Mario Klingemann is a pioneer in the field of neural networks, computer learning, and AI art. He has worked with prestigious institutions including The British Library, Cardiff University and New York Public Library, and is Artist in Residence at Google Arts and Culture. His artworks have been exhibited at MoMA New York, the Metropolitan Museum of Art New York, the Photographers’s Gallery London, ZKM Karlsruhe and Centre Pompidou Paris.

Klingemann received the British Library Labs Artistic Award 2016. In 2018 he won the Lumen Prize which recognises works of art made using technology. His artwork "Memories of Passersby I" is part of the history of art, being the first time than an autonomous AI machine it has been auctioned at Sotheby’s.

 

 

Mario Klingemann’s latest work “Hyperdimensional Attractions - Sirius A” presents us with an uncanny journey to an impossible universe.
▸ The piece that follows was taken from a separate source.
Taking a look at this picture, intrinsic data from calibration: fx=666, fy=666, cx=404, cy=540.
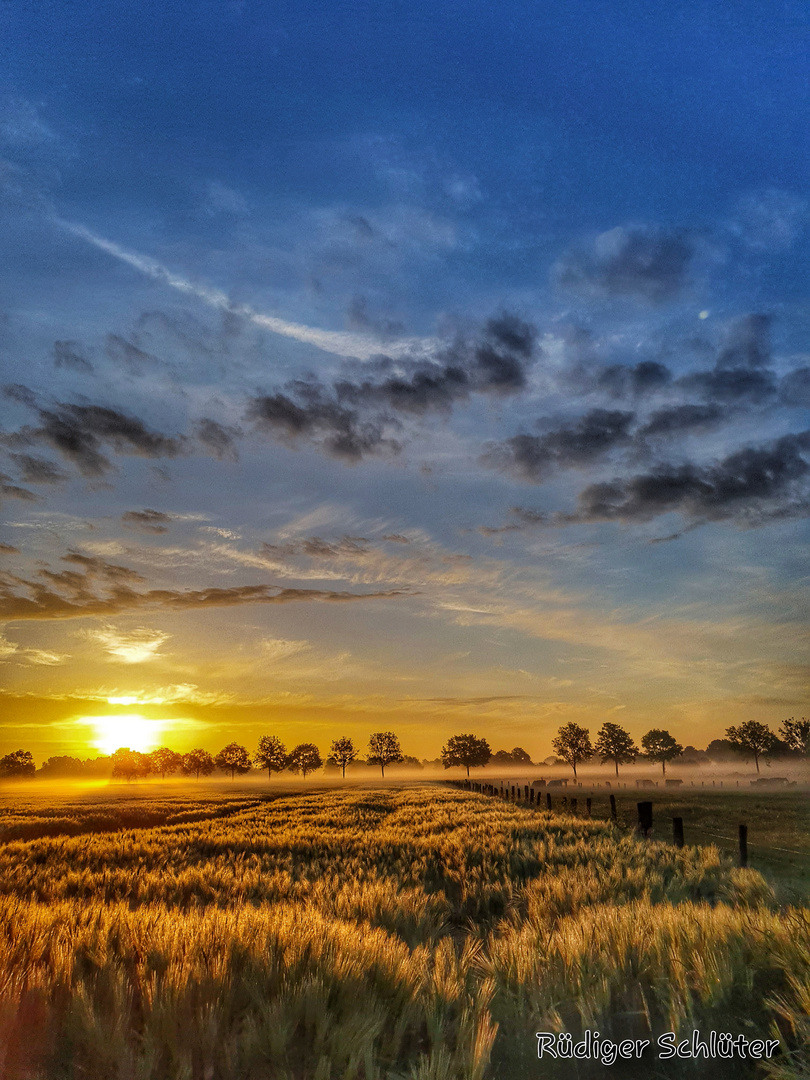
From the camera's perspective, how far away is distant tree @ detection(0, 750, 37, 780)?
19000 centimetres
“Imagine more than 21 bodies gravitating and influencing the trajectories between them, add to the cocktail 1128 dimensions, impossible, right ?, Because this special universe, chaotic and unpredictable is where Mario invites us to look. This time Mario uses as a brush for his work the most powerful artificial intelligence tool created so far, the BigGAN, thanks to this tool we will be immersed in a hypnotic experience where for the BigGAN there are no hard boundaries, everything is connected . There is no difference between a dog and a bird or some abstract shape, everything is on a gradient and made from the same parts. It is like the three-body-problem, only that in this case there are 21 bodies involved and instead of 3-dimensions it happens in 1128 dimensions.

You have 21 “bodies” which excert gravity onto each other which in turn influences their trajectories in latent space like in physics where the gravity of the sun makes the planets orbit around it and the gravity of the earth makes the moon orbit around the earth only that in this system there is no central body which makes the whole system unpredictable and the orbits of the “bodies” chaotic. What you see is three of the 21 bodies at their current location in the latent space of BigGAN and what you also might get is a subconscious understanding what it means to travel in 1128 dimensions.

The other thing is that the system never repeats but the bodies might travel through similar areas in that space which gives it a rhythm so in a short span of time you will see an image returning to a previous area, but not exactly at the same spot and in the same direction.